**TEXTAUSZUG**
Ich habe hier im Jahre 1986 Gastvorträge gehalten, sowohl in der Germanistik als auch in der klassischen Philologie, und die Kollegen hatte ich dann zu mir nach Finnland eingeladen, zu einem Kongress. Das ist ein Vermittlungsvertrag über den DAAD, ich bekomme hier von der Universität nur die Wohnung zur Verfügung gestellt. Das Tagesgeld bekomme ich über den DAAD vermittelt.
Wie viele Studenten nehmen an Ihrem Seminar und Ihrer Vorlesung teil?
Die ungarischen Studenten sind interessiert, aufgeschlossen und inspirierend. Ich habe heute eine Faust-Vorlesung gehalten und in meiner Vorlesung sind 27 Studenten. Assistenten und Professoren kommen in meine Vorlesung auch. Und das bringt mich dann immer wieder auf neue Gedanken. Es ist anregend auch für mich. In meinem Seminar sind es acht Studenten. Wir machen den Rosenkavalier von Strauss und von Hofmannsthals den Schwierigen.

**AUFGABEN**
(1) Schreiben Sie aus dem Interviewauszug die Stelle von „Ich habe hier“ bis „den DAAD vermittelt.“ ab.
(2) Warum stellt die Universität laut dem Interviewauszug nur die Wohnung zur Verfügung? Antworten Sie in ein bis drei Sätzen.

**VORGEGEBENE EINTRÄGE**
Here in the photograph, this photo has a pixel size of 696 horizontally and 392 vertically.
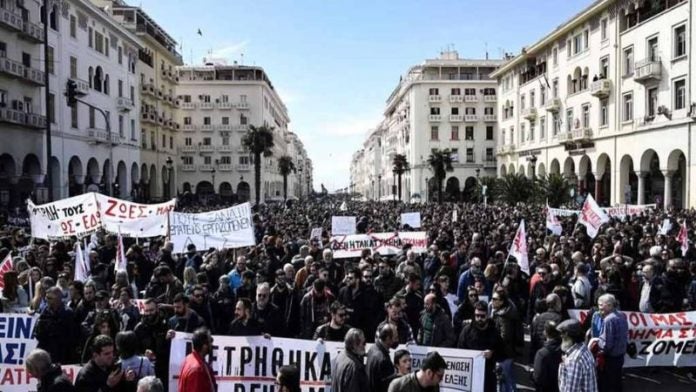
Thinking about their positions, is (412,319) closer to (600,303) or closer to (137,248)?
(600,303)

---

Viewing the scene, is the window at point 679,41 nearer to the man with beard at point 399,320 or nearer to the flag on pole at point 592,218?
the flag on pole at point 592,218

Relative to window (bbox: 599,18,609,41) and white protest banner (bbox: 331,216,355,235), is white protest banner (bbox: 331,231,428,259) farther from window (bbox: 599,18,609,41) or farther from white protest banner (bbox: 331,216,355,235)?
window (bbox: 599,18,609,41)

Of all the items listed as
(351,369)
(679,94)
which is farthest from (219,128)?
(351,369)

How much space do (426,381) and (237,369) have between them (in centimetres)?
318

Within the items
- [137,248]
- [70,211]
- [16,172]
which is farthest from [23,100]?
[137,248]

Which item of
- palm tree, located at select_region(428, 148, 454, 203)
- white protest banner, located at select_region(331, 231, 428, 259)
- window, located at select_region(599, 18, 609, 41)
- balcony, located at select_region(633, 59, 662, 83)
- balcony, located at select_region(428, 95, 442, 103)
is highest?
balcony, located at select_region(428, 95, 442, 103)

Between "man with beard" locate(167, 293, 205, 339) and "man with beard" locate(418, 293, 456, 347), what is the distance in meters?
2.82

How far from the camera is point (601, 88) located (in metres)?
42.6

**LÖSUNGEN**
(1)
Ich habe hier im Jahre 1986 Gastvorträge gehalten, sowohl in der Germanistik als auch in der klassischen Philologie, und die Kollegen hatte ich dann zu mir nach Finnland eingeladen, zu einem Kongress. Das ist ein Vermittlungsvertrag über den DAAD, ich bekomme hier von der Universität nur die Wohnung zur Verfügung gestellt. Das Tagesgeld bekomme ich über den DAAD vermittelt.

(2) Es handelt sich um einen Vermittlungsvertrag über den DAAD. Die Universität stellt deshalb nur die Wohnung, das Tagesgeld wird über den DAAD vermittelt.